* Start EXTRACTED DATA *

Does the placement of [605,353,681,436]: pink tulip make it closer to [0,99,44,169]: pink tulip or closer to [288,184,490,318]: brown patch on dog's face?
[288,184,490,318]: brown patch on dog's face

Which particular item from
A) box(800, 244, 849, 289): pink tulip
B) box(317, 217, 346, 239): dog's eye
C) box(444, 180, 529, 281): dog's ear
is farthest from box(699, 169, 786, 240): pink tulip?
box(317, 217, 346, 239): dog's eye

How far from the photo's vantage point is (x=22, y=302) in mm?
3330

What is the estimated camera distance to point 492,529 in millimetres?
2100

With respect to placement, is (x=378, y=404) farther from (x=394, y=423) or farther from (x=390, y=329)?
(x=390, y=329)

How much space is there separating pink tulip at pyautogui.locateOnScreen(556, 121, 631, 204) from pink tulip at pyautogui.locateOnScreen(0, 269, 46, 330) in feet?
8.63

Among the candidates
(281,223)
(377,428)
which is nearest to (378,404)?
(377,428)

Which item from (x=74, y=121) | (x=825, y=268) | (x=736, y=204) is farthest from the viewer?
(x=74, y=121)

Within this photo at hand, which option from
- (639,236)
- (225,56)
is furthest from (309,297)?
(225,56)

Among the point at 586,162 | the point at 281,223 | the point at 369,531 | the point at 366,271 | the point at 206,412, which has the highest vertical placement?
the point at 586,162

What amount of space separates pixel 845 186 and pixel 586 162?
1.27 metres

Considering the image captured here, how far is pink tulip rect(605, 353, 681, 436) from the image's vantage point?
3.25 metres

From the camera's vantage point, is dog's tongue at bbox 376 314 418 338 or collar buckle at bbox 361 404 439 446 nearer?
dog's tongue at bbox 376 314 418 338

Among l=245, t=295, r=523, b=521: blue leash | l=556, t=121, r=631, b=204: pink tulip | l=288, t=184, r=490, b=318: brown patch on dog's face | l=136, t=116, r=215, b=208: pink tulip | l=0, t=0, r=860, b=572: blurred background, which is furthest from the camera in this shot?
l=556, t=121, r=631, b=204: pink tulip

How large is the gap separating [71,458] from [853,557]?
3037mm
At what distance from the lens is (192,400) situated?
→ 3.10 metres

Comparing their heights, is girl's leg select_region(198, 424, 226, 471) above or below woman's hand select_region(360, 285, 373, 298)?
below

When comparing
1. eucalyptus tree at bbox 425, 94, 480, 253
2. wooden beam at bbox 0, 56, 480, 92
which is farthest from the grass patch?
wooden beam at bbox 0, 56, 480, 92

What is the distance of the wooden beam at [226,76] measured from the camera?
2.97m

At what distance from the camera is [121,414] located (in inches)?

* End EXTRACTED DATA *

▸ **OBJECTIVE**:
Lay out the lines of the items as a Markdown table with the columns "Row" and "Text", starting at the line that contains "At what distance from the lens" and stopping after the last line of the items. Put one line per row with its row number, and omit blank lines.

▸ **RESPONSE**:
| Row | Text |
|---|---|
| 1 | At what distance from the lens is (192,400) situated? |
| 2 | → 3.10 metres |
| 3 | Comparing their heights, is girl's leg select_region(198, 424, 226, 471) above or below woman's hand select_region(360, 285, 373, 298)? |
| 4 | below |
| 5 | When comparing |
| 6 | 1. eucalyptus tree at bbox 425, 94, 480, 253 |
| 7 | 2. wooden beam at bbox 0, 56, 480, 92 |
| 8 | which is farthest from the grass patch? |
| 9 | wooden beam at bbox 0, 56, 480, 92 |
| 10 | What is the distance of the wooden beam at [226,76] measured from the camera? |
| 11 | 2.97m |
| 12 | At what distance from the camera is [121,414] located (in inches)? |